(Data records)
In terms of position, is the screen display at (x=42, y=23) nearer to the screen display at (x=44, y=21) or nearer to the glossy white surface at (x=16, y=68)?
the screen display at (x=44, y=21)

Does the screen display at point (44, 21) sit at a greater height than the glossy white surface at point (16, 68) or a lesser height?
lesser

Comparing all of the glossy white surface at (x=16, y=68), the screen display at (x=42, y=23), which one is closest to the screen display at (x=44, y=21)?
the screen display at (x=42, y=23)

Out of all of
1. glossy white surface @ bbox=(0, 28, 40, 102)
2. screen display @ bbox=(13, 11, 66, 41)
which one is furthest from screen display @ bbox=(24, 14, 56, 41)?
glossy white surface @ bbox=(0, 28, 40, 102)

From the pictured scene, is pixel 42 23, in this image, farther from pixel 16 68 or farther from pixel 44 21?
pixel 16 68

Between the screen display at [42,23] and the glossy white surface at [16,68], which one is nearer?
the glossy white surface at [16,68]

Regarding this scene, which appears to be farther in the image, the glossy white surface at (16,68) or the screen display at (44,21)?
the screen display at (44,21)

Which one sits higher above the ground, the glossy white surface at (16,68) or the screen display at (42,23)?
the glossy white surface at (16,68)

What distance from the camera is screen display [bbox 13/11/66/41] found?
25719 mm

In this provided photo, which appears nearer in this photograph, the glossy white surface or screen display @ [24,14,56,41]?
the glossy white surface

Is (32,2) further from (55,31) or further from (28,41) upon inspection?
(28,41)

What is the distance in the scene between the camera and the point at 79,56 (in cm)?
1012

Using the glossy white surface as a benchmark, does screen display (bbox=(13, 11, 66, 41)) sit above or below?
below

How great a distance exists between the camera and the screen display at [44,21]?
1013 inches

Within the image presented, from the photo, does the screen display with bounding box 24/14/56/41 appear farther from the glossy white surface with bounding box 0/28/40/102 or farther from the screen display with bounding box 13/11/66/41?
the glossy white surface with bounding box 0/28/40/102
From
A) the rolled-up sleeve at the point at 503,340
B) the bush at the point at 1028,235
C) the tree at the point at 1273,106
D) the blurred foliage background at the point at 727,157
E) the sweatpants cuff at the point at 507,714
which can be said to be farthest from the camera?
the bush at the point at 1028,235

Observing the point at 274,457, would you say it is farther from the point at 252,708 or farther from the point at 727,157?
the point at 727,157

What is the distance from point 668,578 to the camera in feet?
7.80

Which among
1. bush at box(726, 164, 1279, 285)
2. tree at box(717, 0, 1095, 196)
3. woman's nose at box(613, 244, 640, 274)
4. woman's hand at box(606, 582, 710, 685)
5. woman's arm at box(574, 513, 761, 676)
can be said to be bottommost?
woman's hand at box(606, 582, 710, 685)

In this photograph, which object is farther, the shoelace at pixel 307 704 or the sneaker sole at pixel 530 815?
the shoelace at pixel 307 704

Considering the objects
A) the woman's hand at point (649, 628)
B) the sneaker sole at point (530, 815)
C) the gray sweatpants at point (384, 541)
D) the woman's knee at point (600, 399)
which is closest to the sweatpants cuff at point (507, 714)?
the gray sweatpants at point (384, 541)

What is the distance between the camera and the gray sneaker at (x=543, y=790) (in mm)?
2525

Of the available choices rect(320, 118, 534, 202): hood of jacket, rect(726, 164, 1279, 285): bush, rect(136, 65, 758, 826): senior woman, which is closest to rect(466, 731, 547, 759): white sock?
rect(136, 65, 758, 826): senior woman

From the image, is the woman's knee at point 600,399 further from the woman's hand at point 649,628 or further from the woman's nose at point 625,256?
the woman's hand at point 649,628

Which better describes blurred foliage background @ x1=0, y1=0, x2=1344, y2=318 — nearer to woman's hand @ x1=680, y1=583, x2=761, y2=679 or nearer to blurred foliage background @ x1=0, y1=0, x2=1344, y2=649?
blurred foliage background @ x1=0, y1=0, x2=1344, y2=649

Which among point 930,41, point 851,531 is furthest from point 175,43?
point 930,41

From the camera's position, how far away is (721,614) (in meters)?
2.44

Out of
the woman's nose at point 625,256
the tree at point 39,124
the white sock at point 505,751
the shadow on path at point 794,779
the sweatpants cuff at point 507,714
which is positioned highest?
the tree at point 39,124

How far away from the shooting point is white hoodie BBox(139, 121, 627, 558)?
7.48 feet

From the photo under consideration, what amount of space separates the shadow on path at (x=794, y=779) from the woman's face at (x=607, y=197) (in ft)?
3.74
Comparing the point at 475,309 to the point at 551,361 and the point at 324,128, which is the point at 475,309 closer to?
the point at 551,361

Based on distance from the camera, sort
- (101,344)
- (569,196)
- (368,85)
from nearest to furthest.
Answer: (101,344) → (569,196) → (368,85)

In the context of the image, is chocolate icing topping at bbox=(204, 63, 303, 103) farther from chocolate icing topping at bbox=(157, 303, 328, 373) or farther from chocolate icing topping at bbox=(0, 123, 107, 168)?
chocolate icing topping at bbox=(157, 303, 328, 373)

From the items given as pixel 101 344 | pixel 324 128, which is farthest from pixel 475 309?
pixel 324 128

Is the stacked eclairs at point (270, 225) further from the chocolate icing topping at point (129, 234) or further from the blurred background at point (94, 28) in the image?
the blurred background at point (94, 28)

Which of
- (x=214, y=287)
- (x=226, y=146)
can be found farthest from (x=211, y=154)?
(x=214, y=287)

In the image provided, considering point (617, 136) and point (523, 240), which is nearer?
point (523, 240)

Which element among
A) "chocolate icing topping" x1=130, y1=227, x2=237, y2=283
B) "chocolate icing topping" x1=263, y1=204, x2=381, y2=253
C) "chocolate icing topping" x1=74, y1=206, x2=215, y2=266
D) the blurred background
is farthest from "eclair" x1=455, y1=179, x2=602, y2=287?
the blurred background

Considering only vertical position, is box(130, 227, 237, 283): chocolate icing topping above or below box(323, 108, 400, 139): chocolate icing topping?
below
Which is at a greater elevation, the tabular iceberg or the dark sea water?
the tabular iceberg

**Task requirements**. Render the lines from the one containing "Which is at" through the end of the records as a numbered list, leaving out any blank lines.

**Solved exercise**.
1. Which is at a greater elevation, the tabular iceberg or the dark sea water?
2. the tabular iceberg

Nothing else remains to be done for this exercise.